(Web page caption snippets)
——————
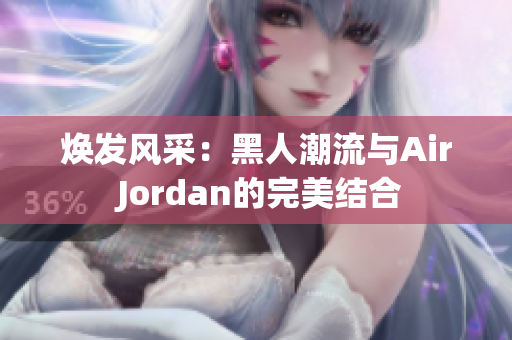 煥發(fā)風(fēng)采：黑人潮流與Air Jordan的完美結(jié)合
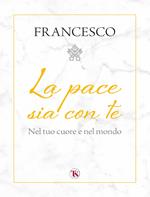 La pace sia con te. Nel tuo cuore e nel mondo
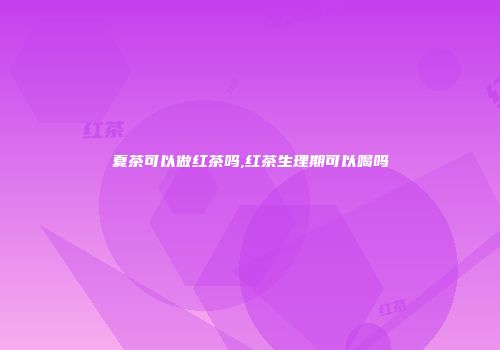 夏茶可以做红茶吗,红茶生理期可以喝吗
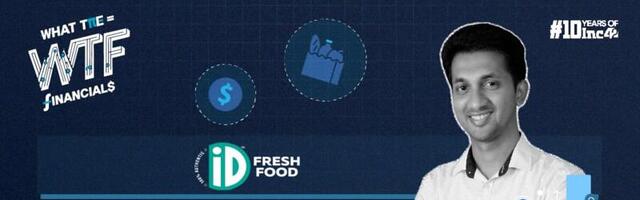 iD Fresh Food Turns Profitable In FY24, Posts INR 1.8 Cr PAT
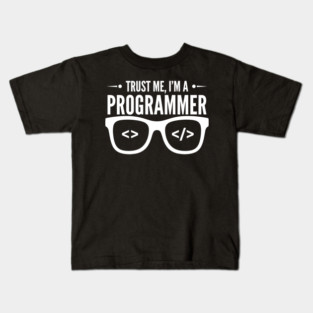 Truse Me, I'm a Programmer Kids T-Shirt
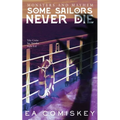 Some Sailors Never Die
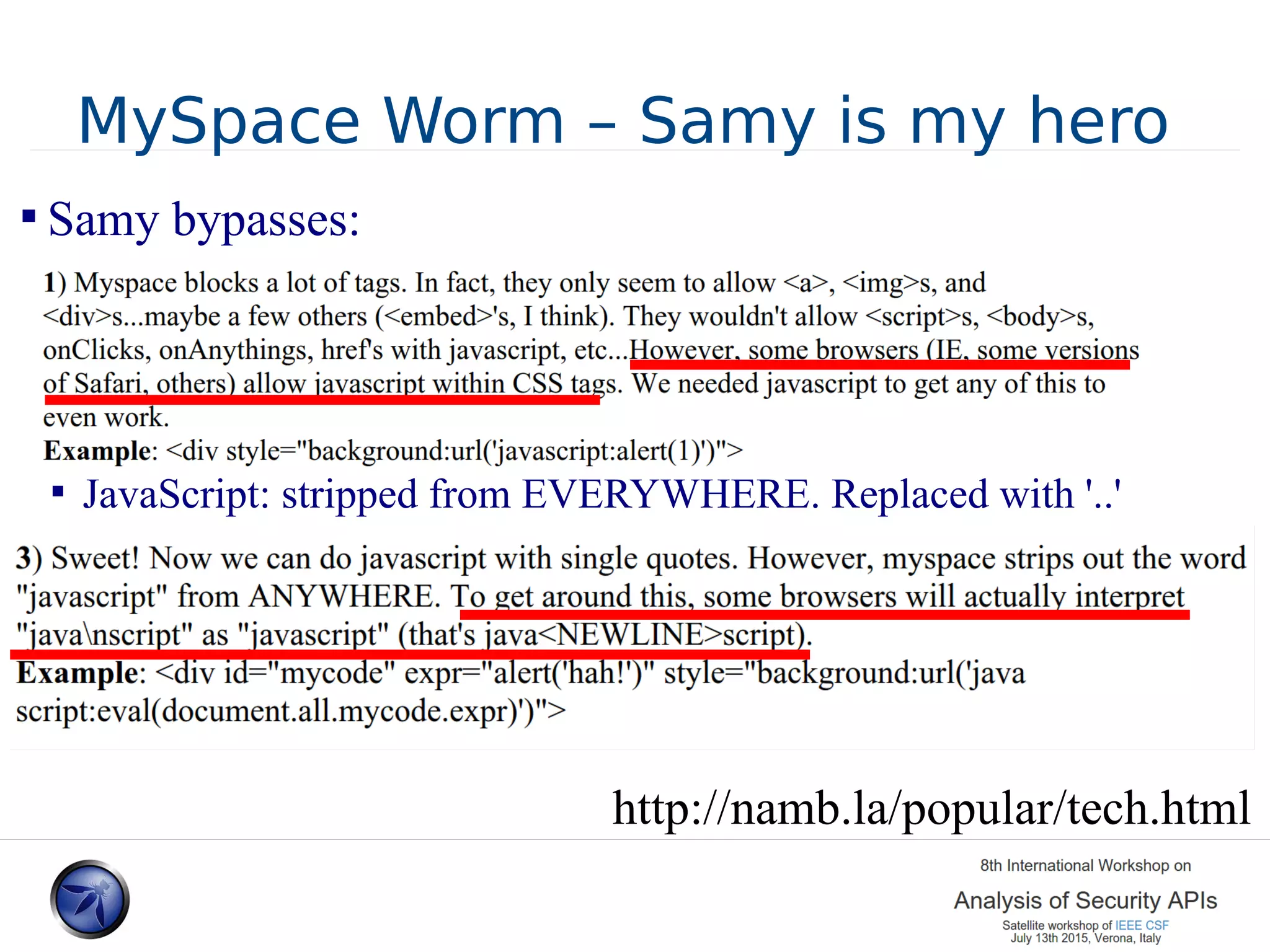 MySpace Worm – Samy is my hero  Samy bypasses:  JavaScript: stripped from EVERYWHERE. Replaced with '..' http://namb.la/popular/tech.html 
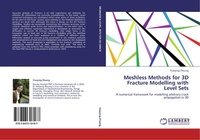 Enlarge image Cover: Meshless Methods for 3D Fracture Modelling with Level Sets - LAP Lambert Academic Publishing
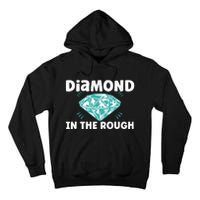 Diamond In The Rough Crystal Diamond Geologist Tall Hoodie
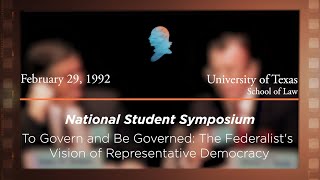 Click to play: Panel II: To Govern and Be Governed: The Federalist's Vision of Representative Democracy [Archive Collection]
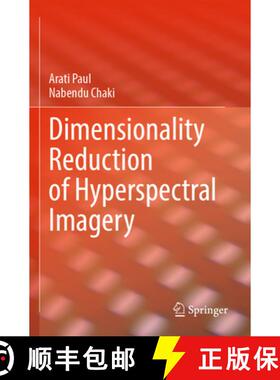【3-4周达】Dimensionality Reduction of Hyperspectral Imagery [9783031426698]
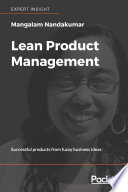Lean product management : successful products from fuzzy business ideas [E-Book] /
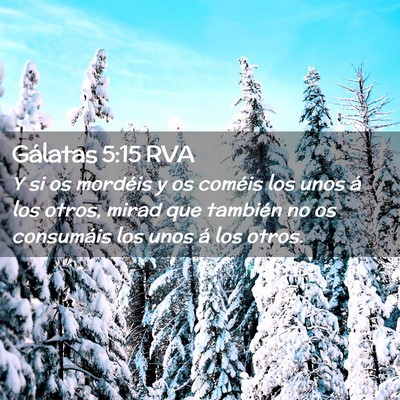 Picture 02 - Gálatas 5:15 RVA - Y si os mordéis y os coméis los unos á los - Bible Verse Picture
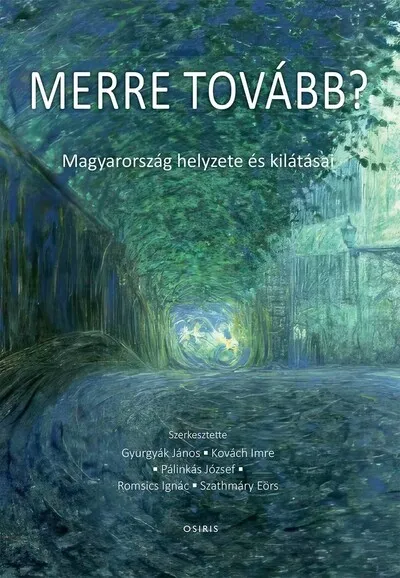 Bestseller Merre tovább? - Magyarország helyzete és kilátásai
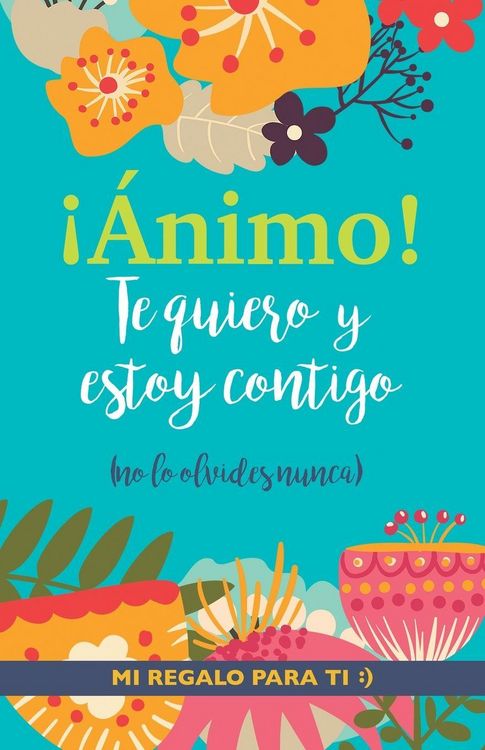 Produktbild: &iexcl;&Aacute;nimo! Te quiero y estoy contigo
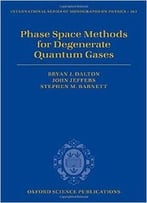 Phase Space Methods For Degenerate Quantum Gases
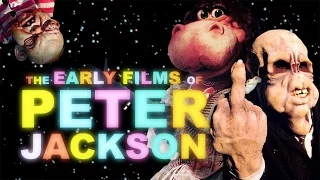 The Early Films Of Peter Jackson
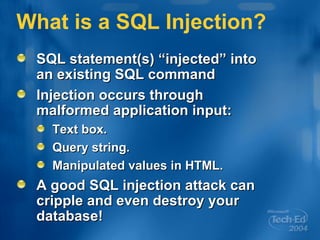 What is a SQL Injection? SQL statement(s) “injected” into an existing SQL command Injection occurs through malformed application input: Text box. Query string. Manipulated values in HTML. A good SQL injection attack can cripple and even destroy your database! 
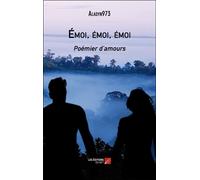 Émoi, Émoi, Émoi - Poémier D'amours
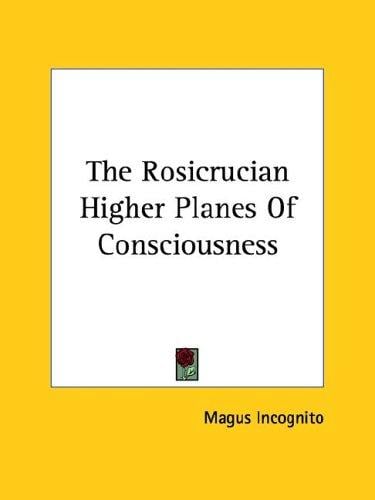 The Rosicrucian Higher Planes of Consciousness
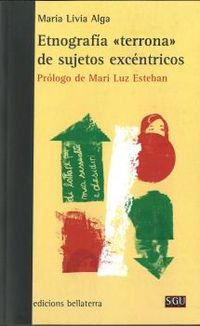 etnografia "terrona" de sujetos excentricos - Maria Livia Alga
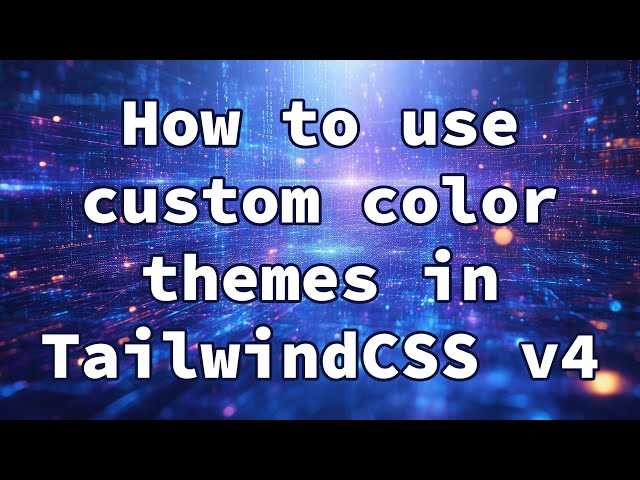 How to use custom color themes in TailwindCSS v4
——————
• ACTIVITY:
Using the records above, copy exactly and only the lines from the line with "MySpace Worm –" through the end, both included; leave every picture out.

• SOLVED PROBLEM:
 MySpace Worm – Samy is my hero  Samy bypasses:  JavaScript: stripped from EVERYWHERE. Replaced with '..' http://namb.la/popular/tech.html 
 Enlarge image Cover: Meshless Methods for 3D Fracture Modelling with Level Sets - LAP Lambert Academic Publishing
 Diamond In The Rough Crystal Diamond Geologist Tall Hoodie
 Click to play: Panel II: To Govern and Be Governed: The Federalist's Vision of Representative Democracy [Archive Collection]
【3-4周达】Dimensionality Reduction of Hyperspectral Imagery [9783031426698]
Lean product management : successful products from fuzzy business ideas [E-Book] /
 Picture 02 - Gálatas 5:15 RVA - Y si os mordéis y os coméis los unos á los - Bible Verse Picture
 Bestseller Merre tovább? - Magyarország helyzete és kilátásai
 Produktbild: &iexcl;&Aacute;nimo! Te quiero y estoy contigo
 Phase Space Methods For Degenerate Quantum Gases
 The Early Films Of Peter Jackson
 What is a SQL Injection? SQL statement(s) “injected” into an existing SQL command Injection occurs through malformed application input: Text box. Query string. Manipulated values in HTML. A good SQL injection attack can cripple and even destroy your database! 
 Émoi, Émoi, Émoi - Poémier D'amours
 The Rosicrucian Higher Planes of Consciousness
 etnografia "terrona" de sujetos excentricos - Maria Livia Alga
 How to use custom color themes in TailwindCSS v4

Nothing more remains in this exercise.